• [Goal of the exercise]
Render the entries from the line containing "In the picture presented here, from among" through the end of the entries, inclusive, as a two-column CSV with the columns entry_text and answer. Give one row per entry, with its text and its answer each in a single quoted field and line breaks replaced by spaces.

>> BEGIN Provided entries

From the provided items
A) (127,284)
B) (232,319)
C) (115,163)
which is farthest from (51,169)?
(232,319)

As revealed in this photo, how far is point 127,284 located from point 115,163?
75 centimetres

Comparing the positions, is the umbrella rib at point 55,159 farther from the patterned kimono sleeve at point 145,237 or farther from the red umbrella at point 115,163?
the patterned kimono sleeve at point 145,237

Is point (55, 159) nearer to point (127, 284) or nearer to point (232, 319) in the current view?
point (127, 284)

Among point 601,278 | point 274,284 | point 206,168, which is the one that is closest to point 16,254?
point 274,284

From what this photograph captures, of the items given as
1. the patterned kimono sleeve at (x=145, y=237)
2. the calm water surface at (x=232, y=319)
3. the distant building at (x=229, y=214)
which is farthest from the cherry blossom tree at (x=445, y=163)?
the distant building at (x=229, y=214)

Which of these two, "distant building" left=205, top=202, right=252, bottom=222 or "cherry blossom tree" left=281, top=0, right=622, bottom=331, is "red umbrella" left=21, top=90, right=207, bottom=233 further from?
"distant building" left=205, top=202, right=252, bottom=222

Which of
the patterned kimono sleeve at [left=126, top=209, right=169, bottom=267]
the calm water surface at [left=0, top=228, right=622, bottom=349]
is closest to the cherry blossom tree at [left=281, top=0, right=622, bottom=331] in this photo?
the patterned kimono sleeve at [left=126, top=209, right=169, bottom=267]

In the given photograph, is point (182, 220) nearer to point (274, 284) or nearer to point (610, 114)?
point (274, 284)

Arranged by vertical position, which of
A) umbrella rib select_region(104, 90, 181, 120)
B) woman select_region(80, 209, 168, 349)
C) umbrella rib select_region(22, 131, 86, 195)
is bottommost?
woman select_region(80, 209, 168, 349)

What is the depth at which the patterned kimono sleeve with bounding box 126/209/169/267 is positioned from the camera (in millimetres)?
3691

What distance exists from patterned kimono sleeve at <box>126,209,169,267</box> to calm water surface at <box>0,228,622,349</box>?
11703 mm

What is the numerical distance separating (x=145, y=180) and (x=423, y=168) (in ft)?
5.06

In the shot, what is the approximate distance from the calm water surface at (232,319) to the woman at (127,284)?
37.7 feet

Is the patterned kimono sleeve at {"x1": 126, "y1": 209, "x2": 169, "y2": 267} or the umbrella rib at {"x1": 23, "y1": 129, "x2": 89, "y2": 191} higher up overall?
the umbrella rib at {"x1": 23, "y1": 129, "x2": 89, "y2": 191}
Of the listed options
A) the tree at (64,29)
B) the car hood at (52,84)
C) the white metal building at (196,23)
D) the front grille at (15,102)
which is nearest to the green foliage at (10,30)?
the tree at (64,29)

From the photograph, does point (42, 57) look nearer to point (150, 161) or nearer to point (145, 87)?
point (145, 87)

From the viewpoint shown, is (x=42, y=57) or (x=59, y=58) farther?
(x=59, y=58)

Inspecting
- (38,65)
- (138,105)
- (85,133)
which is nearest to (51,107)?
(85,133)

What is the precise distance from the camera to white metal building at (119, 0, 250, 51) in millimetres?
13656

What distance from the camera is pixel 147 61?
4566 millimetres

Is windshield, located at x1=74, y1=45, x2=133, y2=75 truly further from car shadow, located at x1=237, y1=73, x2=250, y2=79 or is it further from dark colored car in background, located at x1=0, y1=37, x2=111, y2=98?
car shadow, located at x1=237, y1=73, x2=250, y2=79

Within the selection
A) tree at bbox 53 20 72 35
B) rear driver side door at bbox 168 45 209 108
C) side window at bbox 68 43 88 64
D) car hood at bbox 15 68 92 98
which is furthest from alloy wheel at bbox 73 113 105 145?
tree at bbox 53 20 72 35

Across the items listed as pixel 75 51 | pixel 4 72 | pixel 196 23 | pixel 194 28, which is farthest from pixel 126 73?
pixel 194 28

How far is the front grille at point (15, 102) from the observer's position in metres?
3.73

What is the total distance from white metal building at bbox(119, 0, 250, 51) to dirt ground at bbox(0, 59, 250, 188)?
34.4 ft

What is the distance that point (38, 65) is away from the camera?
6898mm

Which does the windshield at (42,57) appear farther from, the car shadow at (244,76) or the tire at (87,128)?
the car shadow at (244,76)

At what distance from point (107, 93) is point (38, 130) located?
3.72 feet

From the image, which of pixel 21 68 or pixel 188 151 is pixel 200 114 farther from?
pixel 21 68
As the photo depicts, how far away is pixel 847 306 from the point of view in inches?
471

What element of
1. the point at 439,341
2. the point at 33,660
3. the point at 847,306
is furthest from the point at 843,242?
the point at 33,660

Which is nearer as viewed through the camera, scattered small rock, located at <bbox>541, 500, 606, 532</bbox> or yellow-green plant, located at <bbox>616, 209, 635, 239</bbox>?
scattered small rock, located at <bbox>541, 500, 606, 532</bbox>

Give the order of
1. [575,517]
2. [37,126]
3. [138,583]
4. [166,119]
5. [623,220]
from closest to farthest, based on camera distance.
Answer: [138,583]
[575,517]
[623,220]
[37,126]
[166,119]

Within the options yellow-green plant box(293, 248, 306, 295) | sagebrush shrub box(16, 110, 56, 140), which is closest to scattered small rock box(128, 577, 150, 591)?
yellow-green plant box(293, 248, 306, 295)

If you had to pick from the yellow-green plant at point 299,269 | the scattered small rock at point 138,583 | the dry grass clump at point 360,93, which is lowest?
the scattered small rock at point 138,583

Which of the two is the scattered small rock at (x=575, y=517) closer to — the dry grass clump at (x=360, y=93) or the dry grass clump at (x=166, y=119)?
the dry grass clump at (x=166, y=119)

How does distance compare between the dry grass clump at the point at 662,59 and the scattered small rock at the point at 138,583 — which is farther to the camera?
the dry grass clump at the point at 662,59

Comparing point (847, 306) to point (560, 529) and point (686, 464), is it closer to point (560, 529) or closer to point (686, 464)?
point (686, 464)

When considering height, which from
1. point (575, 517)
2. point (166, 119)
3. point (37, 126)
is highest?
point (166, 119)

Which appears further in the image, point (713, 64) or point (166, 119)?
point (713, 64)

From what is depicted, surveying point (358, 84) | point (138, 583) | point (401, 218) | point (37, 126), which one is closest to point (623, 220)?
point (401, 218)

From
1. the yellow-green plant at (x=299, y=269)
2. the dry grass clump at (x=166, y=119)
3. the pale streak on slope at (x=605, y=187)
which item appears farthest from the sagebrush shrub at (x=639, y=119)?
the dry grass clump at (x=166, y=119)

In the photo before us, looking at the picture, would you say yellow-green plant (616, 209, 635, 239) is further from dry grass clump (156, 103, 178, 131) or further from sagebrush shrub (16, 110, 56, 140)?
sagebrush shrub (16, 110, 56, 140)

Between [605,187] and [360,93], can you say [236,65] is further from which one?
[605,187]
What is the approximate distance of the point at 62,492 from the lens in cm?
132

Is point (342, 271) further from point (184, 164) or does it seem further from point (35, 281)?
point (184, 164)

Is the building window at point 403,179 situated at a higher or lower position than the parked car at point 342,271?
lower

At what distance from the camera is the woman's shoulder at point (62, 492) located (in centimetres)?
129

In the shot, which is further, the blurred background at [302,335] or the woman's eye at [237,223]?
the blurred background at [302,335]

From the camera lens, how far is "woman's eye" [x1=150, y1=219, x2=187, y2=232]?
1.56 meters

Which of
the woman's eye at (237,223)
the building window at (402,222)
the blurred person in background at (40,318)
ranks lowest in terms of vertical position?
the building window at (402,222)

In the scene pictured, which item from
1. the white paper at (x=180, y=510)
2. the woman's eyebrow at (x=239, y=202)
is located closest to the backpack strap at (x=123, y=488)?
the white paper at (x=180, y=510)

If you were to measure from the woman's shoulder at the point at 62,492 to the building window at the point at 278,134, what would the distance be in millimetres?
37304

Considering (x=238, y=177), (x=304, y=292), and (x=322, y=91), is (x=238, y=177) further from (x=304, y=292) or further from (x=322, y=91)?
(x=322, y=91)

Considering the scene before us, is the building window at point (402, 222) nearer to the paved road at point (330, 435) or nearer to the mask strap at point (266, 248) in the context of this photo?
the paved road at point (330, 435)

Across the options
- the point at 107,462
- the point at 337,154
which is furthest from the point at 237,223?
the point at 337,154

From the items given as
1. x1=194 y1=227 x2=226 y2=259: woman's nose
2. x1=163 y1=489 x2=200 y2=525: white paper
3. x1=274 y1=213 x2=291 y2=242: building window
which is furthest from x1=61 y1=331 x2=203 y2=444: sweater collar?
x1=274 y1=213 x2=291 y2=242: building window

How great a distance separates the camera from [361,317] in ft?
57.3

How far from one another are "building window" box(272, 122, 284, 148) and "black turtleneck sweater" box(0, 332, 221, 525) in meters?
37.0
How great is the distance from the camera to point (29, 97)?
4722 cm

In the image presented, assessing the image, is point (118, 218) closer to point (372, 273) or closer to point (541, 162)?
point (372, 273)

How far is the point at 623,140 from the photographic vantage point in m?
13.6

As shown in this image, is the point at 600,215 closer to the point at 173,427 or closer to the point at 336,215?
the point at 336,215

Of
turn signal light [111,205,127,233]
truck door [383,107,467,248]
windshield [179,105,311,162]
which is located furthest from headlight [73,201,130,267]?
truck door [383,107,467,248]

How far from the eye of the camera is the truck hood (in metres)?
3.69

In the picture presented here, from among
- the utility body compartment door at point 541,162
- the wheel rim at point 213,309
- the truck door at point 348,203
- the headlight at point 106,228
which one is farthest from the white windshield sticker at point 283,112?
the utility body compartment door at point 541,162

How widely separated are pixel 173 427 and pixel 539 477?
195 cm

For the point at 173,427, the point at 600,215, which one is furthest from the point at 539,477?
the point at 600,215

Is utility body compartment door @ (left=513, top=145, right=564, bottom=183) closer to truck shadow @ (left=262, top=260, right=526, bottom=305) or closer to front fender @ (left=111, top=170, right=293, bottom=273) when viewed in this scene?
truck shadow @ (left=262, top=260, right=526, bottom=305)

>> END Provided entries

• [The solution]
entry_text,answer
"In the picture presented here, from among - the utility body compartment door at point 541,162 - the wheel rim at point 213,309 - the truck door at point 348,203 - the headlight at point 106,228 which one is farthest from the white windshield sticker at point 283,112?","the utility body compartment door at point 541,162"
"How widely separated are pixel 173 427 and pixel 539 477?","195 cm"
"For the point at 173,427, the point at 600,215, which one is furthest from the point at 539,477?","the point at 600,215"
"Is utility body compartment door @ (left=513, top=145, right=564, bottom=183) closer to truck shadow @ (left=262, top=260, right=526, bottom=305) or closer to front fender @ (left=111, top=170, right=293, bottom=273) when viewed in this scene?","truck shadow @ (left=262, top=260, right=526, bottom=305)"